Mr Rudd has also appointed one of the architects of Labor's 2004 Medicare Gold policy to provide free medical care for people aged over 75 to the new commission to overhaul health and hospital spending. In an opinion piece written for newmatilda.com in 2004 titled Why Labor should stick with Medicare Gold, Professor Stephen Duckett, a respected health economist, argued the principles of the policy still stand. He has also argued the take up of private health insurance has led to longer waiting lists at public hospitals.
The Prime Minister announced today that cabinet had signed off on a new commission to examine hospital and health spending. "There's no point just tinkering with the system. We've got to look at this root and branch,'' Mr Rudd said today. But asked today whether the new National Health and Hospitals Reform Commission would consider changes to the 30 per cent private health insurance rebate, which was opposed by Labor in the past, Mr Rudd said the rebate was safe. "The private health insurance rebate remains unchanged and will remain unchanged,'' Mr Rudd said today.
The new Health and Hospitals Reform Commission will be headed by Dr Christine Bennett, a former chief medical officer for private insurer MBF. Dr Bennett is CEO of Research Australia who has also worked as a specialist paediatrician focussing on population health and research in child and women's health. She has also worked as the chief executive at Westmead - Australia's largest teaching hospital.

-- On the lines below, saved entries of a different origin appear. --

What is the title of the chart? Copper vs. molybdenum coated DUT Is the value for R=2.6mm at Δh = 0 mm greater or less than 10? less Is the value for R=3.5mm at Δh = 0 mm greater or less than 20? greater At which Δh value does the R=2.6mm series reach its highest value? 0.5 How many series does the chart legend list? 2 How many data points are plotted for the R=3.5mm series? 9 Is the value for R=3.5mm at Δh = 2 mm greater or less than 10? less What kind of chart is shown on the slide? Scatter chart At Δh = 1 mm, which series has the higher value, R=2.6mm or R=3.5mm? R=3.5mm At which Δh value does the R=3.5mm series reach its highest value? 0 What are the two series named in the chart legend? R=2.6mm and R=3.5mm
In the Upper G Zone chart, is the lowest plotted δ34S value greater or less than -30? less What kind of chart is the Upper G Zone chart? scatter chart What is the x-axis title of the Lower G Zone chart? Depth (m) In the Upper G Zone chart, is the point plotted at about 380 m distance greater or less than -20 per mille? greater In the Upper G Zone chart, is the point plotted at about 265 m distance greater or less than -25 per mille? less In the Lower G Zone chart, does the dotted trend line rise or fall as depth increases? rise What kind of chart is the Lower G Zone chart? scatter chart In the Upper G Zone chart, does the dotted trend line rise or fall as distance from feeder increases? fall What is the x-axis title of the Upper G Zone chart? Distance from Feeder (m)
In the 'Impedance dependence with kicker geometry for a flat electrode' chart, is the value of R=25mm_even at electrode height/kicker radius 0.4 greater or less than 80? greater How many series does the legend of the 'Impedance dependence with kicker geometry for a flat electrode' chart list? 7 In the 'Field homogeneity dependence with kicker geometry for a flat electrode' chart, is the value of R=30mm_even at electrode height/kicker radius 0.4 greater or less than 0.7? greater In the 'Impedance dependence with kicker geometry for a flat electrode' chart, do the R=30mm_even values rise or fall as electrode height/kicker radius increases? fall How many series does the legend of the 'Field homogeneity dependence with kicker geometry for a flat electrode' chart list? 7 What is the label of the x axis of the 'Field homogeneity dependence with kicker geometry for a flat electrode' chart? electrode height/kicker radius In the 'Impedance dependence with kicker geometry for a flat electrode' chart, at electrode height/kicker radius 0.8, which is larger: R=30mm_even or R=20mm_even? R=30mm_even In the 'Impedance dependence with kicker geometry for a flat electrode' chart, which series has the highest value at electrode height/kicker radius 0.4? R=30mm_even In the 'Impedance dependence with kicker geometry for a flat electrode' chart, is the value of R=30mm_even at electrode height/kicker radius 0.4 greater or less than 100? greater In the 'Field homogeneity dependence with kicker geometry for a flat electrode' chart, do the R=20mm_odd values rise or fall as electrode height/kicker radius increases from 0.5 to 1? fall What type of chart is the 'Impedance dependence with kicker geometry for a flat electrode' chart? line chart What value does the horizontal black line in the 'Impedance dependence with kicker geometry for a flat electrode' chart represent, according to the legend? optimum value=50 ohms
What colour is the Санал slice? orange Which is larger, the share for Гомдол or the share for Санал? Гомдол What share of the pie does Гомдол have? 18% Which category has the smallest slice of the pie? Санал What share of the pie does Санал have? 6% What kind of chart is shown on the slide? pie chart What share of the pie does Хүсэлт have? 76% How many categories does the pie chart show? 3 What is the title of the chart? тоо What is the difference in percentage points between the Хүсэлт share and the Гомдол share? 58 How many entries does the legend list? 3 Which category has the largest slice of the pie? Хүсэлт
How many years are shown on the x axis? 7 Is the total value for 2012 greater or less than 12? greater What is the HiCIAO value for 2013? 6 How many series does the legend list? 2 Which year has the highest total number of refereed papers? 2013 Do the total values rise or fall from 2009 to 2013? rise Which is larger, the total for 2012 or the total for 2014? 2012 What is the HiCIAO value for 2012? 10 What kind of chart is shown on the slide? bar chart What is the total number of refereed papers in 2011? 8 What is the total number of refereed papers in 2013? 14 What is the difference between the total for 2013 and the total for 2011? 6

Health Minister Nicola Roxon said today the appointees where "top quality people". "This is a new chance to design some of the features required to have a sustainable system into the future,'' she said. Mr Rudd said there would be three reporting deadlines. The first deadline would be mid-year to provide some interim advice for the COAG working groups on hospital reform, with an interim report at the end of the year and a final report in 2009. "Critically, the need for a greater focus on prevention,'' Mr Rudd said. "Unless we deal with these, the impact on our community in terms of well-being.and workforce participation will be huge.''
Professor Duckett, an economist, curently heads the Queensland Health Reform Team. He was Secretary of the Australian Health Department from 1994 - 1996 and has held leadership positions in the Victorian Health Department, at La Trobe University and as Chair of the Boards governing The Alfred and the Brotherhood of St Laurence. But the Medicare Gold policy was lampooned during that election campaign by former Treasurer Peter Costello as "underfunded, undercosted, unsustainable and unbelievable" was later dumped by then opposition health spokeswoman Julia Gillard after the 2004 election.